Analysis of recent decision saying the state could compel reporters to reveal their sources. I don't see why this is a big deal. Courts have been imprisoning reporters for failing to testify for decades if not more. It doesn't seem to me like anything has changed.
"The federal Fourth Circuit covers the geographical area where most of the U.S. government’s intelligence, surveillance and top-level military agencies – including the NSA and CIA – are headquartered. The ruling "pretty much guts national security journalism in the states in which it matters," Marcy Wheeler writes."Somebody needs to explain why that wasn't the case before.
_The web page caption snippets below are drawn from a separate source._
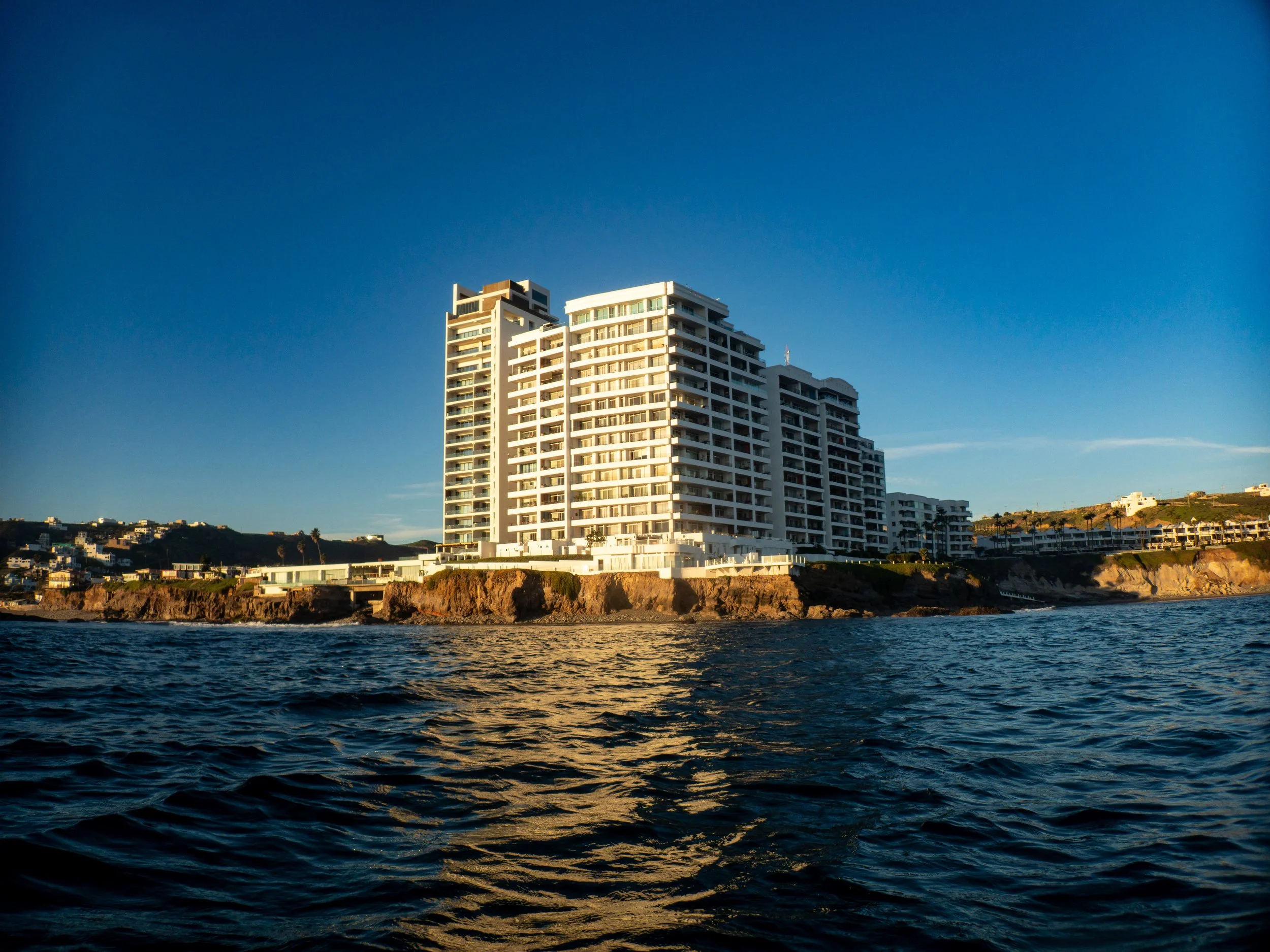A large white modern apartment building on a rocky coastline, with water in the foreground and a clear blue sky in the background.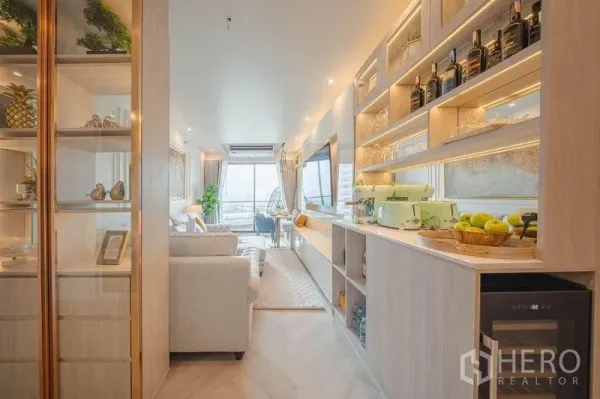 คอนโด ให้เช่า - ห้องนั่งเล่นยาว ชั้นวางของ มุมมินิบาร์ โซฟา และระเบียง โทนไม้สว่าง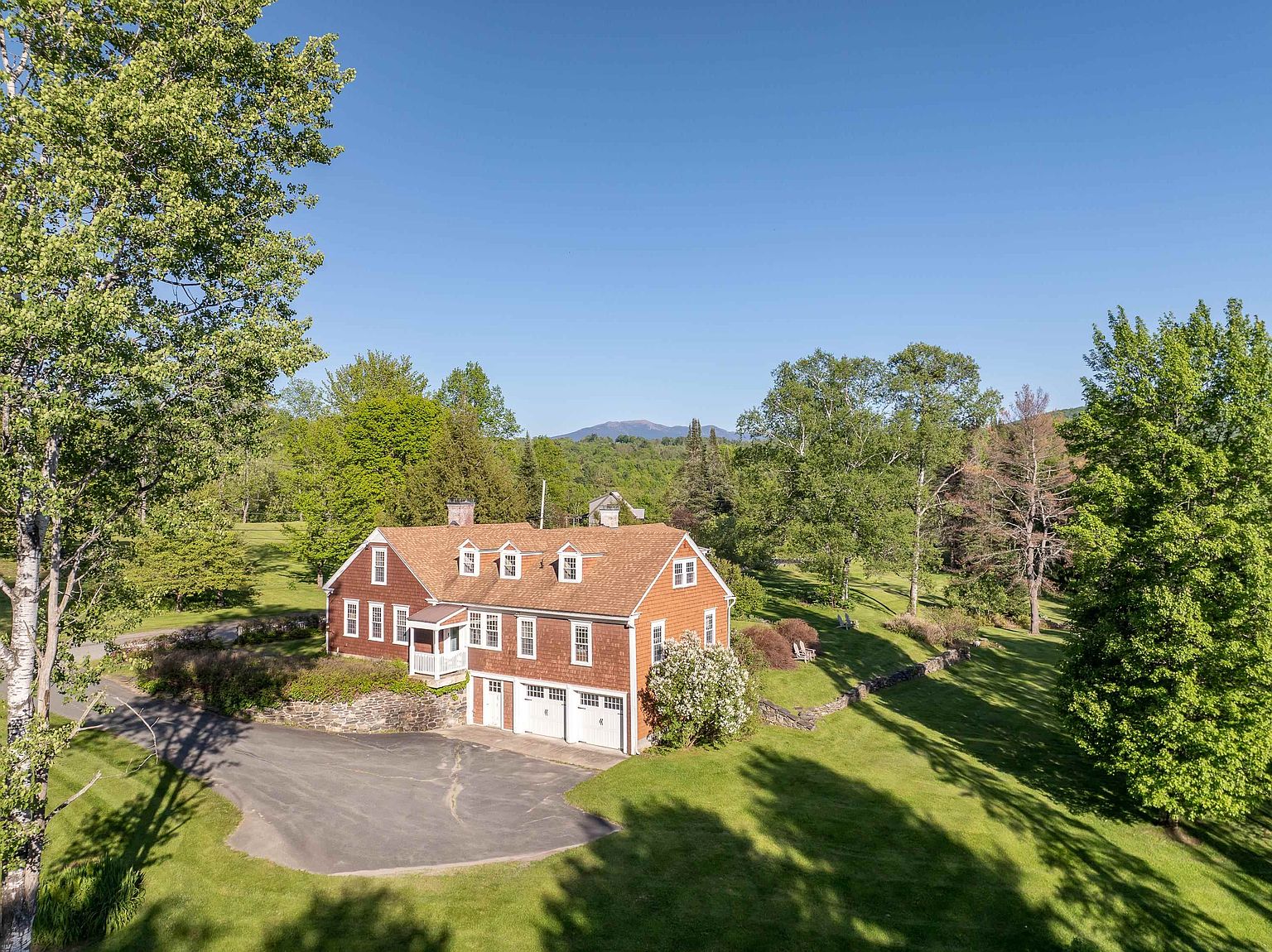 This elevated aerial perspective captures a charming, shingle-sided home nestled within a lush, expansive landscape. The property features a multi-car garage, a stone retaining wall, and a paved driveway, all set against a backdrop of rolling green hills and distant mountains. The scene conveys a serene, rural atmosphere, highlighting the home's integration into its natural, wooded surroundings.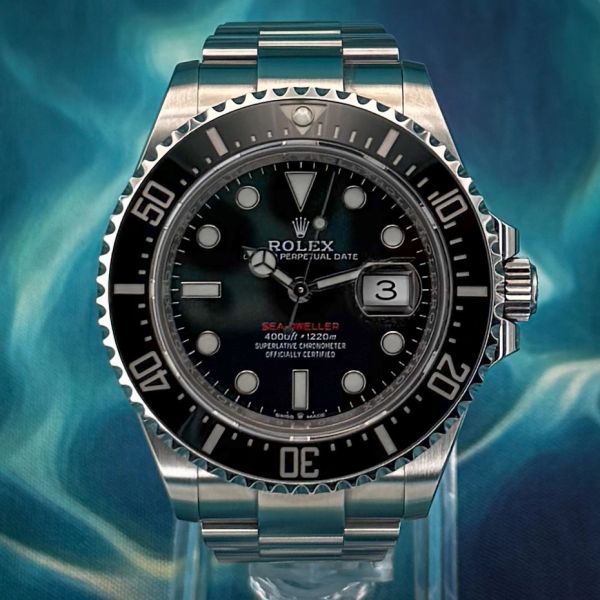 Close-up of a Rolex Sea-Dweller watch with a black dial and stainless steel bracelet.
Here's a story about a reporter facing jail.
"A Fox News reporter who could be ordered to jail if she does not reveal her sources for a story about the Aurora theater shooting has filed an affidavit pleading with the judge in the case to cancel her subpoena.In the affidavit, filed Tuesday, reporter Jana Winter writes that she has suffered panic attacks and nightmares as a result of the subpoena. She writes that she has received harassing phone calls from supporters of theater shooting suspect James Holmes and that she's been afraid to live in her house. And she writes that she had to abandon reporting on "a high profile national security investigation" and "allegations of serious misconduct by senior officials" because sources will no longer talk to her."
This has been going on for as long as I can remember. Back to the original.
"Over the weekend, some news accounts described Friday’s court decision as bad timing for Attorney General Eric Holder, who has scrambled in recent weeks to soothe anger at the Justice Department’s surveillance of journalists. "The ruling was awkwardly timed for the Obama administration," the New York Times reported. But the ruling wasn’t just "awkwardly timed" – it was revealing, and it underscored just how hostile the Obama White House has become toward freedom of the press."Become? Like all tyrants, he's always been that way. Remember his attacks on Fox News? He loves the press when they're printing what he wants, which they usually do, but they're finally doing a little more of their job, and he doesn't like it. The good news is, the more he angers the press, the more honest they'll be about him and his policies. Maybe they'll even report on Obama's affair.